___ Data in this exercise ___

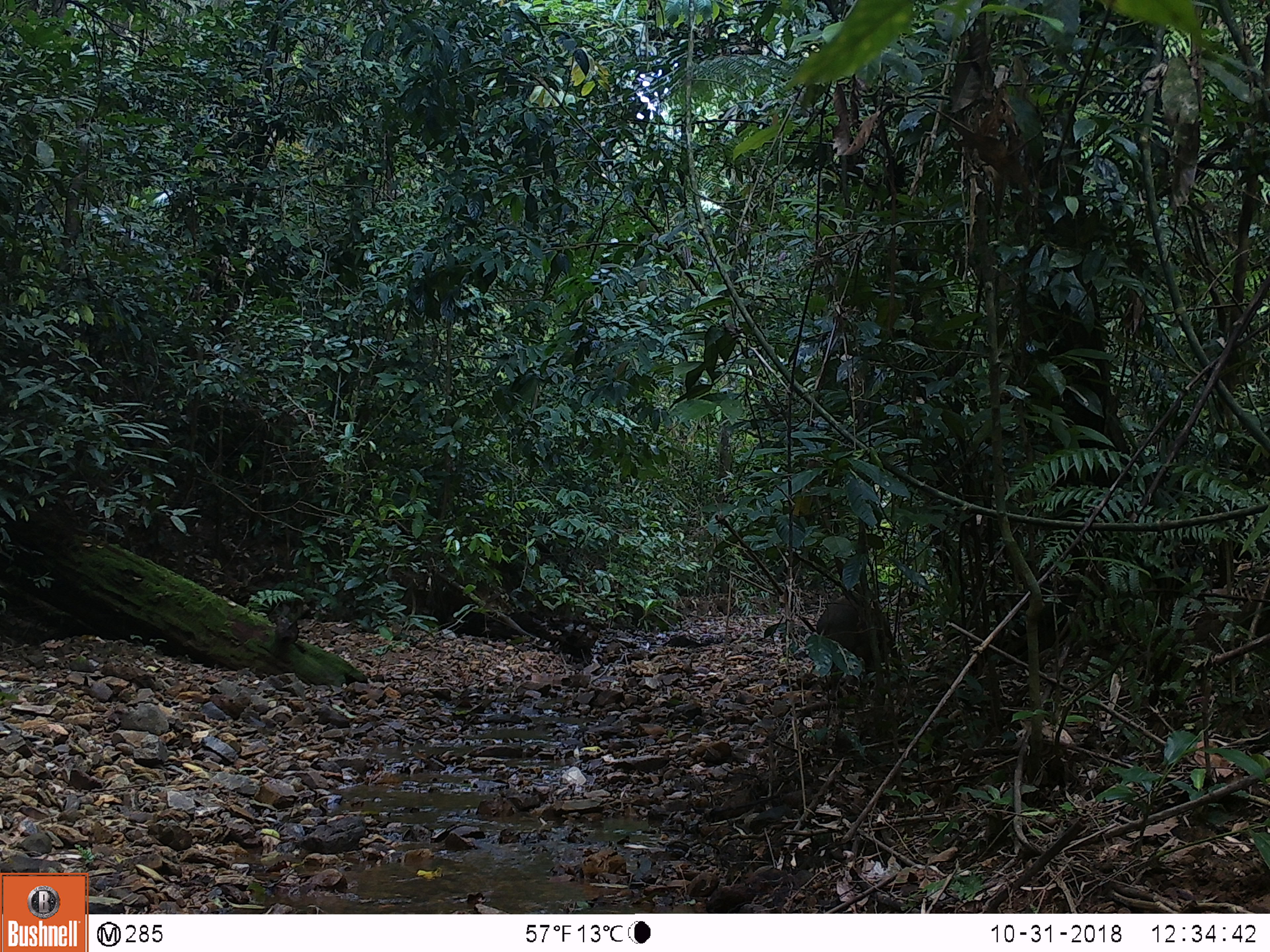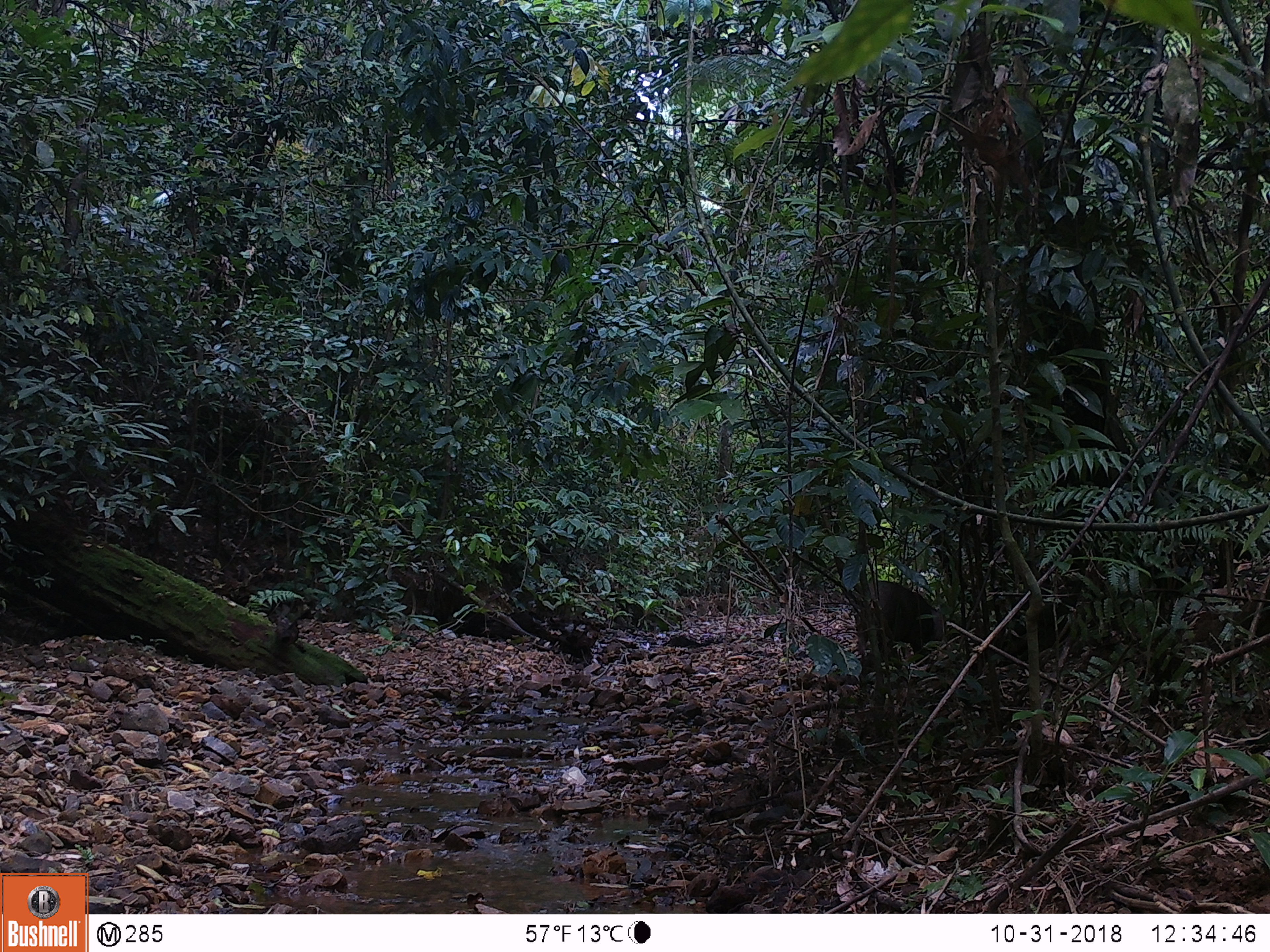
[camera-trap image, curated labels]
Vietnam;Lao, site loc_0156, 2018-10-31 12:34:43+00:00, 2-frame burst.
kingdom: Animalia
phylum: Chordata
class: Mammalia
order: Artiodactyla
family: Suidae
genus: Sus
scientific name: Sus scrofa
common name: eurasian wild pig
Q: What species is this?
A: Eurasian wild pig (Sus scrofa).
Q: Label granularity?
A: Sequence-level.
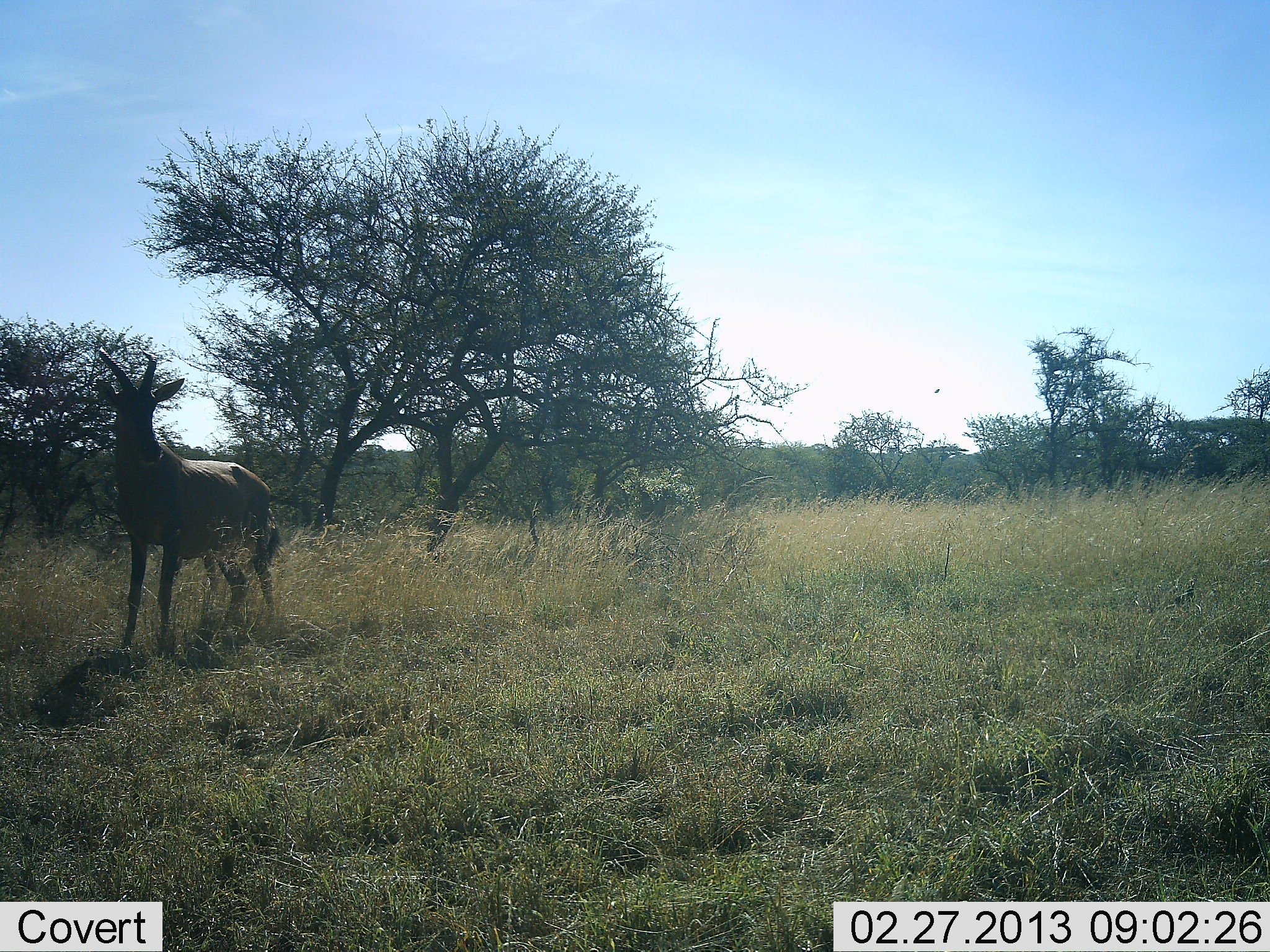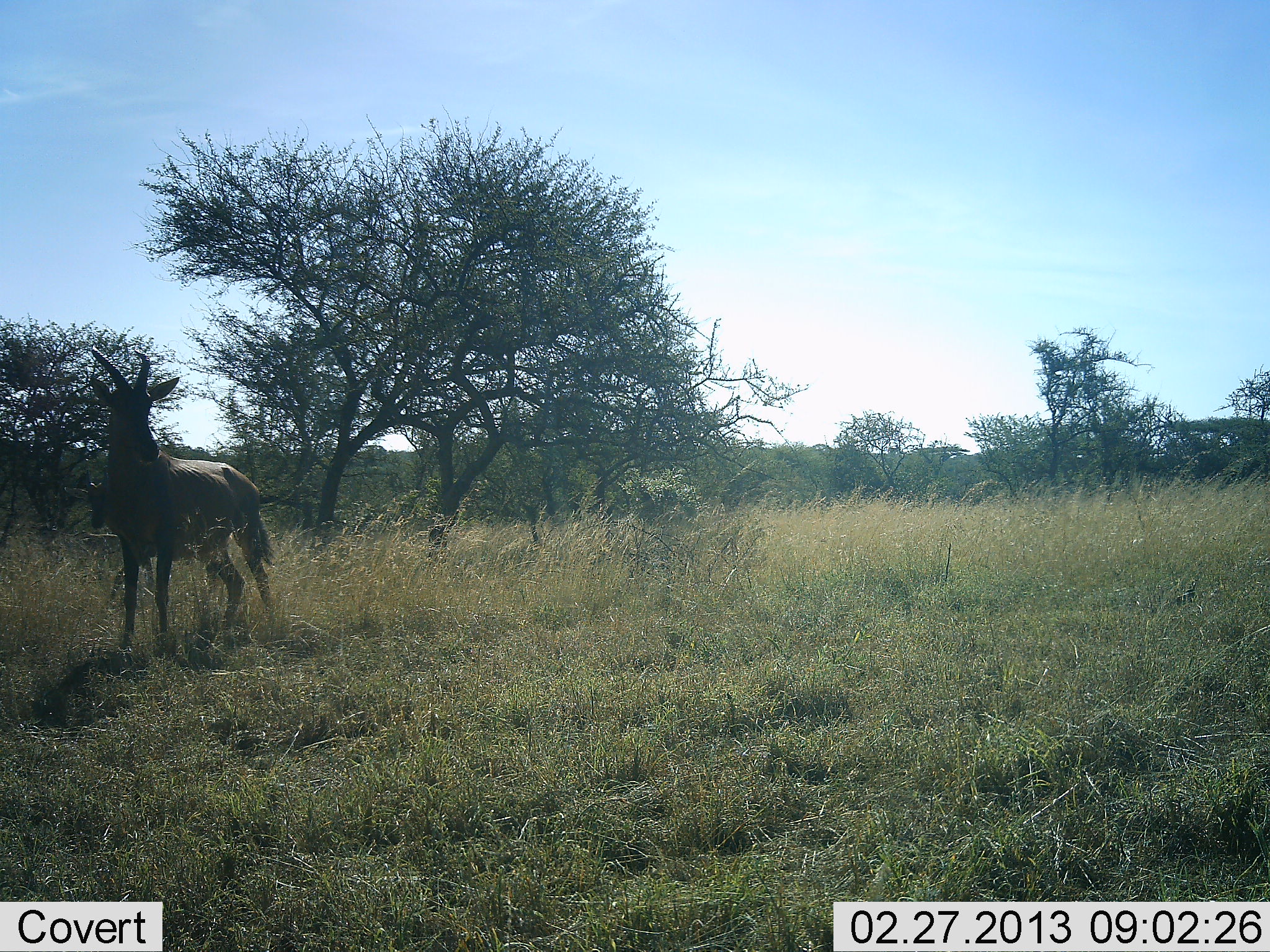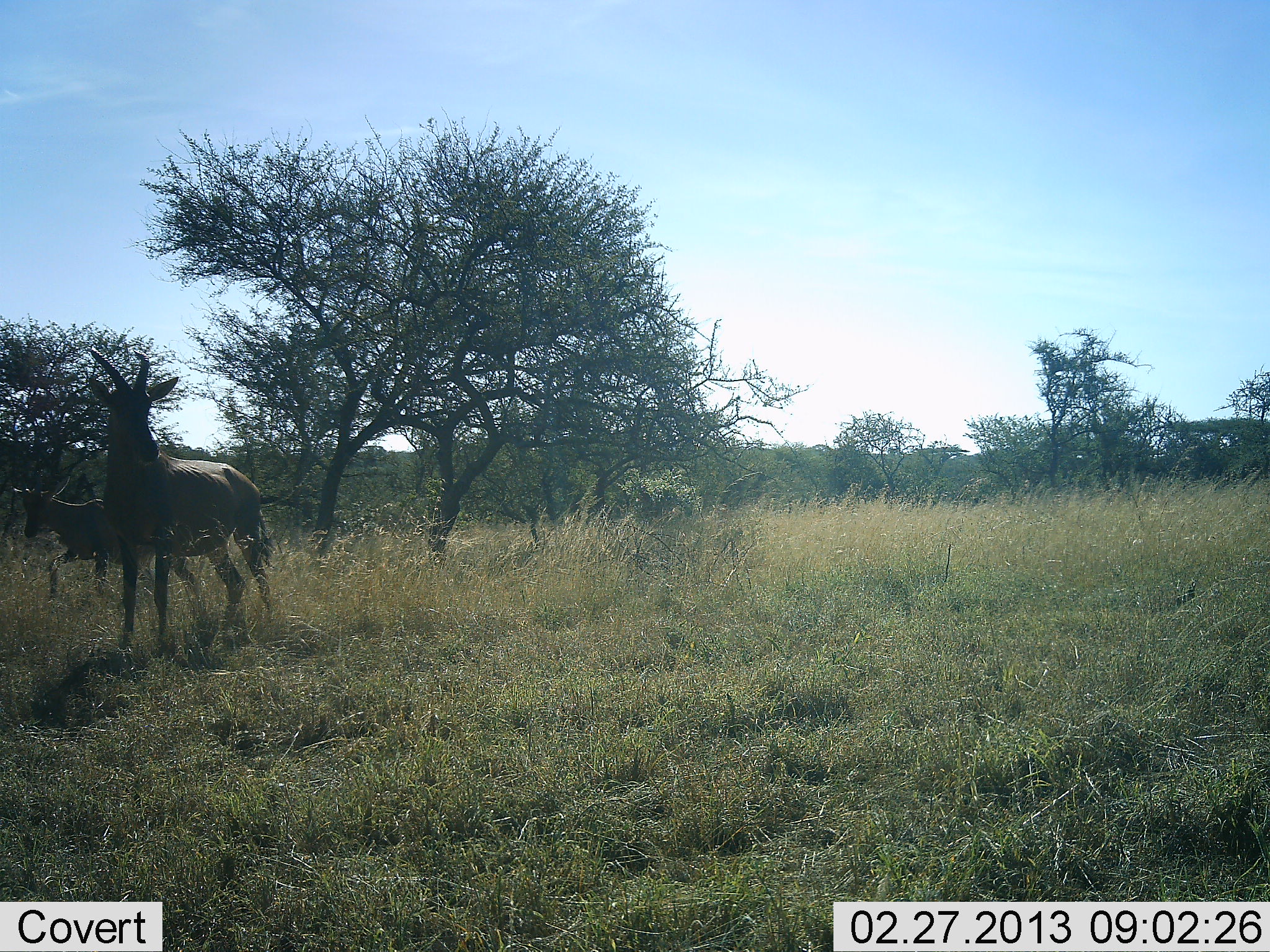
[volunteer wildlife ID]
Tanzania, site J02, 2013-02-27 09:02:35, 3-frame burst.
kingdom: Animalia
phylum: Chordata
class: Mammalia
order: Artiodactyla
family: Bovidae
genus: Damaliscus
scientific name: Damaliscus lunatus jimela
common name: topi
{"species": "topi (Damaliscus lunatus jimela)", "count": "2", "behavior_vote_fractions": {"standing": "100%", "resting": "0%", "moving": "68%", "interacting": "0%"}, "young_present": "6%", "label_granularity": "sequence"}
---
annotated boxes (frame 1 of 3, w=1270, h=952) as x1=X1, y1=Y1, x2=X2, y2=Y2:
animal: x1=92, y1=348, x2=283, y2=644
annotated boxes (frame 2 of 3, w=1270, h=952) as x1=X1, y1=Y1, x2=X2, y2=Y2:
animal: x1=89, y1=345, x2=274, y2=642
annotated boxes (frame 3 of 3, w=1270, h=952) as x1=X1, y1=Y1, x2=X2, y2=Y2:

___

=== What you will do ===
Pick every line containing the word "burst" out of the material, and copy those lines.

=== Result below ===
Vietnam;Lao, site loc_0156, 2018-10-31 12:34:43+00:00, 2-frame burst.
Tanzania, site J02, 2013-02-27 09:02:35, 3-frame burst.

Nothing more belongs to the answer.